Por fin el huracán se calmó, estando en alta mar, y aun cuando las olas todavía sacudían de firme, el patrón ordenó que se soltase la barredera.

El gran aparejo de pesca pasó por encima de la borda, y dos hombres á proa, y dos á popa, soltaron por los rodillos las amarras que lo sujetaban. Llegó al fondo, pero una ola inclinó la barca y Javel el menor, que se encontraba á proa dirigiendo el descenso de la red, vaciló, y su brazo se encontró preso entre la cuerda, floja un instante por la sacudida, y el rodillo de madera por donde resbalaba.
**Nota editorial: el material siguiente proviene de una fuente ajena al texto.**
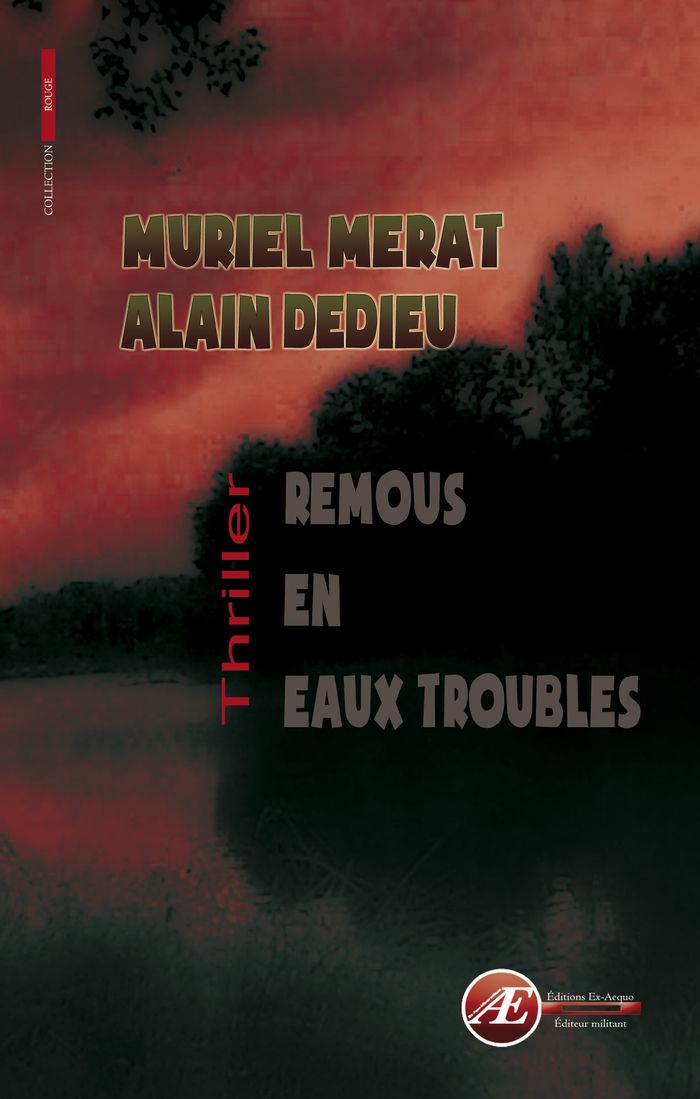 Couverture du livre « REMOUS EN EAUX TROUBLES - ROMAN POLICIER » de Merat/dedieu, librairie Les Contes Infusés à Corte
Hizo un esfuerzo desesperado para levantar la amarra con la otra mano, pero la barredera arrastraba ya y el cable no cedió.
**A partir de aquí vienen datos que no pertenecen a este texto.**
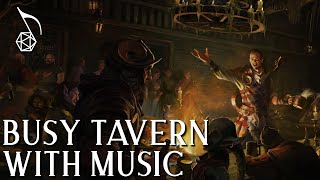 Busy Tavern Ambience with Music  Fantasy  DampD amp RPG Soundscape for Streaming or Playing at Home [upl. by Bili]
El hombre, crispado por el dolor, pidió auxilio. Todos acudieron y hasta su hermano abandonó el timón. Unieron sus esfuerzos para libertar al miembro que destrozaba, pero todo fué en vano. «Es preciso cortar», gritó un marinero al tiempo que sacaba del bolsillo un cuchillo largo que con dos golpes podía salvar el brazo de Javel el menor.

Pero cortar suponía perder la barredera, y la barredera costaba dinero, mucho dinero, mil quinientos francos: además, pertenecía á Javel el mayor que quería conservarla.

Y con el corazón oprimido gritó: «No cortes, no cortes, espere, voy á orzar». Y corrió al timón colocando la barra á un lado.

La barca obedecía difícilmente, paralizada por aquella red que inmovilizaba su impulso y arrastrada también por la fuerza del viento y de la corriente.

El menor Javel había caído de rodillas, extraviados los ojos y apretados los dientes. Su hermano, que tenía mucho miedo al cuchillo del marino, volvió para decir: «Espera, espera, no cortes; voy á soltar el ancla».

Y se soltó, y luego se pusieron á virar para que se aflojasen las amarras de la barredera: y al fin se aflojaron y bajo la ensangrentada manga de lana se dió libertad al brazo inerte.

El menor Javel parecía idiota. Le quitaron la blusa, y se vió una cosa horrible, carne magullada, destrozada, de la que la sangre salía á chorros como impulsada por una bomba. El hombre se fijó en su brazo, y murmuró: «Perdido».